No reports b/c everyone is out fishing and probably doing well. This is the time of year the mullet are think (see what I did there) in the surf. Redfish should be caught in the surf and along piers(don't overcast them!). Flounder along structure like pier or "holes" around the sandbars and troughs. Trout/flouder/drum in creeks as tide is moving. Waiting at the mouth of feeder creeks as bait moves in and out, depending on the tide. 

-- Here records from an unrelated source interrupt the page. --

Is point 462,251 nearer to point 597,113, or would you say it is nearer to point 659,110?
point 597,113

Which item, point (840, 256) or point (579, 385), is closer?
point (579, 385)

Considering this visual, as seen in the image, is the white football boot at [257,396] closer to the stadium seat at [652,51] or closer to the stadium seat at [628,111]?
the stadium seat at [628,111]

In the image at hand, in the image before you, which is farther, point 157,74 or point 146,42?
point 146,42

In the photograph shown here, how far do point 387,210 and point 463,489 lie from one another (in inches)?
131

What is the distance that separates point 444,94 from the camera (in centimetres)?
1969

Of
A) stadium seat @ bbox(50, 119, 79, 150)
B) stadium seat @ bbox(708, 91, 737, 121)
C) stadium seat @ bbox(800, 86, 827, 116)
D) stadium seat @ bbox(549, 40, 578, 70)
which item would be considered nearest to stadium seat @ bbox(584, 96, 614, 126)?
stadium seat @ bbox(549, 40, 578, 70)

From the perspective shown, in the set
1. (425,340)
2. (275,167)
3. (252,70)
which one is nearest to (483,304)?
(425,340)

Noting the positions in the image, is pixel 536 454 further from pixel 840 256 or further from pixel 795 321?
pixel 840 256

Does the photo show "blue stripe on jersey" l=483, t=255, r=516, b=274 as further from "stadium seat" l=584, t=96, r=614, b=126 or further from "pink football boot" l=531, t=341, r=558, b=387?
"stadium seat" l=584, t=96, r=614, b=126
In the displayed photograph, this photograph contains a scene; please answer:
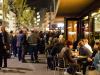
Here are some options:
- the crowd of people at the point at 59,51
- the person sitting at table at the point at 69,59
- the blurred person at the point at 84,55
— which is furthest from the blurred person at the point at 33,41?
the person sitting at table at the point at 69,59

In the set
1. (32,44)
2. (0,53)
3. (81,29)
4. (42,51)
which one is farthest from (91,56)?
(42,51)

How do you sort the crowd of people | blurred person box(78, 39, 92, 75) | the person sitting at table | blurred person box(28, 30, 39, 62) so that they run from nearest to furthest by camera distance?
the person sitting at table, the crowd of people, blurred person box(78, 39, 92, 75), blurred person box(28, 30, 39, 62)

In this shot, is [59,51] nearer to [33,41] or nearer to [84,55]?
[84,55]

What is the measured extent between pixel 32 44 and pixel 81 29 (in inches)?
180

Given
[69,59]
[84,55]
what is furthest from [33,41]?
[69,59]

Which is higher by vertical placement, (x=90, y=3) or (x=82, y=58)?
(x=90, y=3)

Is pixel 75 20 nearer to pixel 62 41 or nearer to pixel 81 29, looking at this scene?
pixel 81 29

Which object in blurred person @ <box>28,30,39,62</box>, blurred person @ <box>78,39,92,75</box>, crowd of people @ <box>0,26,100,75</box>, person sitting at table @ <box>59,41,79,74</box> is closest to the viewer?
person sitting at table @ <box>59,41,79,74</box>

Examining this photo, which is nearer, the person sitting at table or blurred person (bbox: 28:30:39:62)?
the person sitting at table

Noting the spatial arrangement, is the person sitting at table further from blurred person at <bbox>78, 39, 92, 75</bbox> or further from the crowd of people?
blurred person at <bbox>78, 39, 92, 75</bbox>

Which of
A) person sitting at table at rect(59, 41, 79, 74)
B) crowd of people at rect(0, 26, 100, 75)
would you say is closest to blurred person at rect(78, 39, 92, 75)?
crowd of people at rect(0, 26, 100, 75)

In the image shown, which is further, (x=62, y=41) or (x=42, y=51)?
(x=42, y=51)

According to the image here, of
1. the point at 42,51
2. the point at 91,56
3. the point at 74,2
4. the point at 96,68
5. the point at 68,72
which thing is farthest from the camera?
the point at 42,51

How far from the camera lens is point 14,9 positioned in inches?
2729
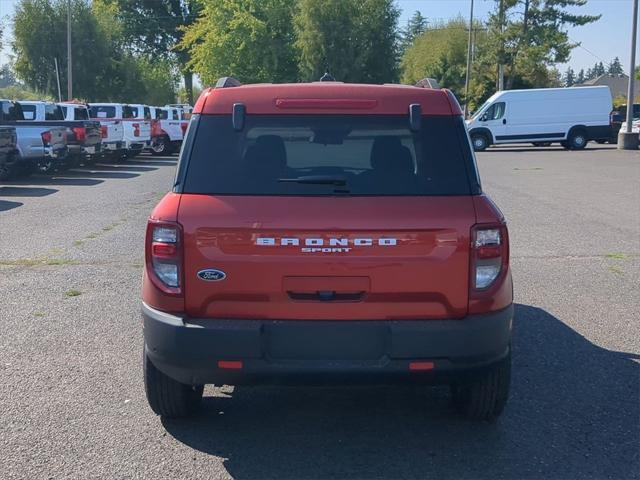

I mainly fish Charleston area now, but historically, this is the start of the time frame when I've done my best with flounder on Springmaid and drum in the surf.


----------



## SmoothLures (Feb 13, 2008)

Don't think we have any members that fish that pier. It's tiny. All the Grand Strand reports you see on here are relevant to the area. The fishing is the same.


----------



## banzaitoyota (Sep 25, 2015)

I'll be at 14th Saturday for a week, any tips?


----------



## rabbitdog2 (Aug 20, 2011)

No reports because nobody has anything to report. Storm has messed fishing up. Rough surf, dirty water and full of grass. I went down Sunday afternoon planning to fish till Thursday. I fished Monday morning, it was so bad I came back Tuesday morning.


----------



## banzaitoyota (Sep 25, 2015)

well, I'm going to give it a try anyway


----------



## rabbitdog2 (Aug 20, 2011)

Well if you go not expecting to catch anything you won't so disappointed. Hopefully the weather will change for you but it's going to take a while for the water to clear up. You sure won't catch anything sitting on the sofa. Good luck


----------



## SmoothLures (Feb 13, 2008)

Plenty of sharks and a decent amount of big drum. Big whiting are starting to show up. Few weakfish. Loads of small croaker as always. You need fresh mullet for bait.


----------



## Captainfirebeard (Aug 22, 2014)

Eight days to go and I am there!


----------



## pmcdaniel (Nov 13, 2013)

I'm curious why you would pick Pier 14 over the other piers in the area since you are staying nowhere near there. It's more like half a pier, and barely reaches the breakers at low tide. Cherry Grove, Apache, 2nd Ave, and Springmaid would all be better choices IMO, and are all in the NMB/MB area.


----------



## lawless (Nov 17, 2012)

Don't forget garden city pier.


----------



## banzaitoyota (Sep 25, 2015)

I stay at the Yachtsmen, so it's super easy to get there.
One of.the guys next to me landed a 36" drum tonight


----------



## pmcdaniel (Nov 13, 2013)

Not bad. I was looking at a web cam today and the winds looked to be about perfect. If you're in walking distance, that's a little different.


----------



## Tom G (Sep 4, 2005)

captianfirebeard I fished the surf by pier 14 with great success caught a lot of blues-spotted sea trout-flounder-whitting & 1 big drum. Used whole mullet I would catch in the morning or after 7 at nite. I was staying at Sea Glass Towers Hope you have good luck


----------



## Tom G (Sep 4, 2005)

I forgot to tell u a 14 day license is only $11.00


----------